# Sending pistol back to Beretta question.



## USN52 (Jul 8, 2011)

Hi guys,
Well after almost 10 months of fighting with my M9 beretta for firing low, I am sending it back to beretta for evaluation and repairs. My question is this, I called Beretta to get a RA # to send the pistol back. The guy on the phone said that they do not issue RA's and to just send the pistol back with a note of what is wrong, my name and address & phone #. And a copy of my purchase reciept. Does this sound right?, When ever I have had to return anything I always had to have a RA number. Any advice would be appreciated.

Chuck


----------



## berettabone (Jan 23, 2012)

If that's what he told you, then it's probably the way it is....just make sure to get delivery conf..........as far as firing low, I have found, that with Beretta's, you must cover the bullseye with your sight picture..not above, not below, to get center shots.......unless you are shooting 50 yards or longer......


----------



## paratrooper (Feb 1, 2012)

If I had a handgun that was "shooting low", before I'd send it back, I'd have someone else shoot it, to see if in fact, it continued to shoot low. 

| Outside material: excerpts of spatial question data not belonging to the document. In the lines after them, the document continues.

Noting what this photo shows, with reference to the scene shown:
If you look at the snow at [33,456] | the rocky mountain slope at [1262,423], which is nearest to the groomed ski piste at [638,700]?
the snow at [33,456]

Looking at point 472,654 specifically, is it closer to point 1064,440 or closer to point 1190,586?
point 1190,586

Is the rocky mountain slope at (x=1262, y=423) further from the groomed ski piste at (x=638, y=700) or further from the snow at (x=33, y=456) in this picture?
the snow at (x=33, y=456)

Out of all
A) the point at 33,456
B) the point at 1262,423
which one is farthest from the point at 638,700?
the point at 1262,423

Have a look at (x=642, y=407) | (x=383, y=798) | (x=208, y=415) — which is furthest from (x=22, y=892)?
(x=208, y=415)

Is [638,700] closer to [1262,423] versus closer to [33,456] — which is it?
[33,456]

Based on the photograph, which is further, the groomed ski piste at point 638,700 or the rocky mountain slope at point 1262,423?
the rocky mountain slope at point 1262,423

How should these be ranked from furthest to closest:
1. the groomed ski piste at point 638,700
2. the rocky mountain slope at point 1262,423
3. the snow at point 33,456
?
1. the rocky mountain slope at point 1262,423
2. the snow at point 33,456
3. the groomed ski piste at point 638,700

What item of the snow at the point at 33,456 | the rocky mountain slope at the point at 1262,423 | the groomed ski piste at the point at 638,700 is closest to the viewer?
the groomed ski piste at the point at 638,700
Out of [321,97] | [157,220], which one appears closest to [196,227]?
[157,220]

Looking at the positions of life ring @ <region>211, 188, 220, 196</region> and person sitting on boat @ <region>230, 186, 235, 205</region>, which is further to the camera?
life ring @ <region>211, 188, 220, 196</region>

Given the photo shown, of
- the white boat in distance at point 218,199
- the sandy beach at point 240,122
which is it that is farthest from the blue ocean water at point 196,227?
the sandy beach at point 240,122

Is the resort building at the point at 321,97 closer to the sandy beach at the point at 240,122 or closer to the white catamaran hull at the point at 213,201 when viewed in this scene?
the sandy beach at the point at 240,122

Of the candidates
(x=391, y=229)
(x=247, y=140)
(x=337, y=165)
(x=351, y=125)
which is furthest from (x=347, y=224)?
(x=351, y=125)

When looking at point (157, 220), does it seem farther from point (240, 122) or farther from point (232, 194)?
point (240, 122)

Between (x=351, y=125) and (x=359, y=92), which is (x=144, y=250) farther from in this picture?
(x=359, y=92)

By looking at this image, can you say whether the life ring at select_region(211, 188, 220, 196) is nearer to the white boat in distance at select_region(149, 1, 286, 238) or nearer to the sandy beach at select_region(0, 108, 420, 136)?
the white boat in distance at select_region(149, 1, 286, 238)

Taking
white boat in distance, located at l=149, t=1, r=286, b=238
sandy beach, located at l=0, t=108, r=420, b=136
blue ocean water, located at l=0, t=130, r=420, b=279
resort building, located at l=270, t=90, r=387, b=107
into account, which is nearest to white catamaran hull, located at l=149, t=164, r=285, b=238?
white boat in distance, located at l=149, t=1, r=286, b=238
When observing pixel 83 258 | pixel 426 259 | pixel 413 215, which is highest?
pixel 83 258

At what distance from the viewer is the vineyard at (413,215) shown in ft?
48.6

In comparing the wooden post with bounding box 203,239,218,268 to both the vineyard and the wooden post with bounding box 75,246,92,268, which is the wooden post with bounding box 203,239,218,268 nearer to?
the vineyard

A lot of problems with firearms are shooter induced.


----------



## denner (Jun 3, 2011)

Only the last resort would i send my 92 back to Beretta. I can pretty much change all the parts that need changing and I can drift my own sights. For example i'd bench rest the pistol first before sending it back and I'd replace the rear sight with a trijicon to see if that would bring the shot group up. In my experience my 92 was shooting low right off the bench, so I knew i had to drift the rear sight left which I did. Brought the shot group dead on target and up, at least that was my observation. Shoots bullet hole in bullet hole now. A copy of your purchase receipt? You would think they would have that info if you sent in your warranty?


----------



## Shipwreck (Jan 26, 2006)

You need to use sight picture 3 below (for a Beretta 92)










Don't waste the money for shipping ($50-$60 to ship a handgun) without shooting the gun from a rest. Years ago, I had a Hk USPc 9mm. i SWORE it shot low, until I put it on a sandbag rest - dead on.

Does it shoot low for everyone? Did you use sight picture 3?


----------



## USN52 (Jul 8, 2011)

Shipwreck and all,
Thanks for all the feed back, I should have explained what I have done a little better. This is what I have done:
1- Have tried different commercial ammo, also tried my reloaded bullets.
2- Have tried it on a gun rest, still shot low
3- Have let 2 range masters,( one shoots a 92FS) and they shoot low 
4- Shipwreck-- I have tried all three positions of the site positions you show. Mainly staying with Image 3, The only way to hit center target is to shoot 6 to 8 inches above the center.

At first I thought it was me, even thou I have shot automatics before I figured I needed to get use to the Beretta. As time went on and things did not improve, I started to investigate why? I looked for advice in this forum and also from people I trust on the range, but got no joy. I am not claiming to be an expert shooter, but I shoot well with other pistols ( 9mm, 40, 45).

I do most of my shooting at 25 yards, as I figure if I can shoot well at that distance, I can shoot well at a closer encounter. Thanks for all help.

Chuck


----------



## denner (Jun 3, 2011)

It's dawned on me the M9 has the stacked sights in which I'm unfamiliar.


----------



## denner (Jun 3, 2011)

I would think a replacement rear sight or the adjustable rear sight may be the answer.


----------



## USN52 (Jul 8, 2011)

Denner,
I agree with you about the rear site. Other than this problem, I really do like this gun alot. I will see what Beretta will do and take it from there. Thanks for the help.
Chuck


----------